◆ **Task**:
In the records below, find the line containing "Mangrovia della riva" and the line containing "Jumping Spider With". Give again exactly those lines and every line between them, omitting the pictures.

◆ **Data excerpts**:
+++++
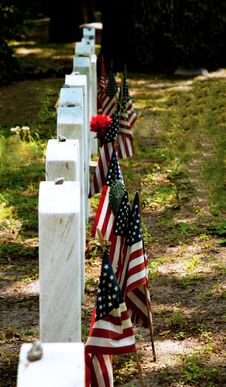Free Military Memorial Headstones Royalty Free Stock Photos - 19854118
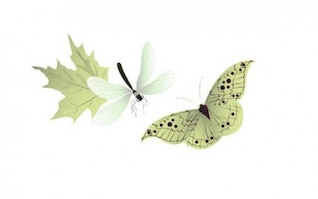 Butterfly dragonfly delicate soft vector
+++++
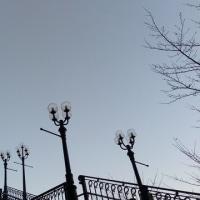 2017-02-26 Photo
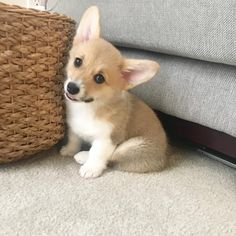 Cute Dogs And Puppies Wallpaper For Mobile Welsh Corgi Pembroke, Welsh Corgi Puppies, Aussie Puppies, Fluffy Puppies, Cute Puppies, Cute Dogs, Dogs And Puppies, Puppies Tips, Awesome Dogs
+++++
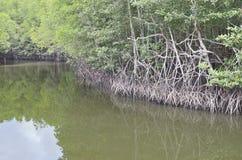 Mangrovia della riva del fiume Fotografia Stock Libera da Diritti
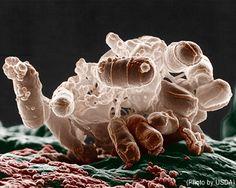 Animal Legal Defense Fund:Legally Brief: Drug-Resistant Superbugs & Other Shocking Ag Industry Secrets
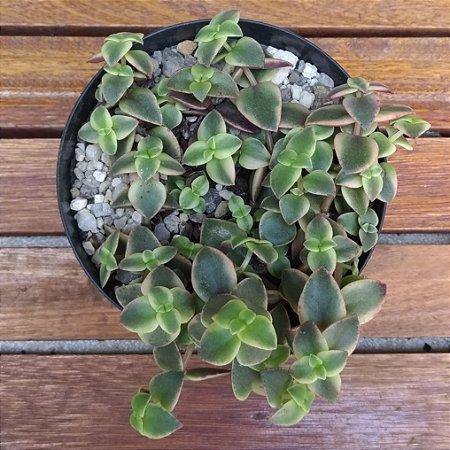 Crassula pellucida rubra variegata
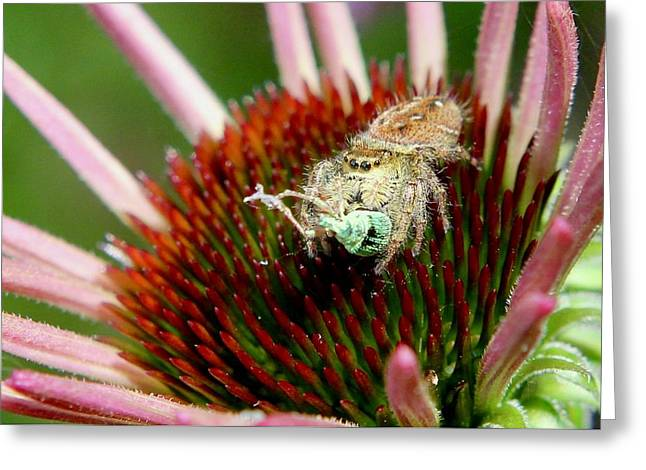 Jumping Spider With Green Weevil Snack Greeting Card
+++++
◆ **Your solution**:
 Mangrovia della riva del fiume Fotografia Stock Libera da Diritti
 Animal Legal Defense Fund:Legally Brief: Drug-Resistant Superbugs & Other Shocking Ag Industry Secrets
 Crassula pellucida rubra variegata
 Jumping Spider With Green Weevil Snack Greeting Card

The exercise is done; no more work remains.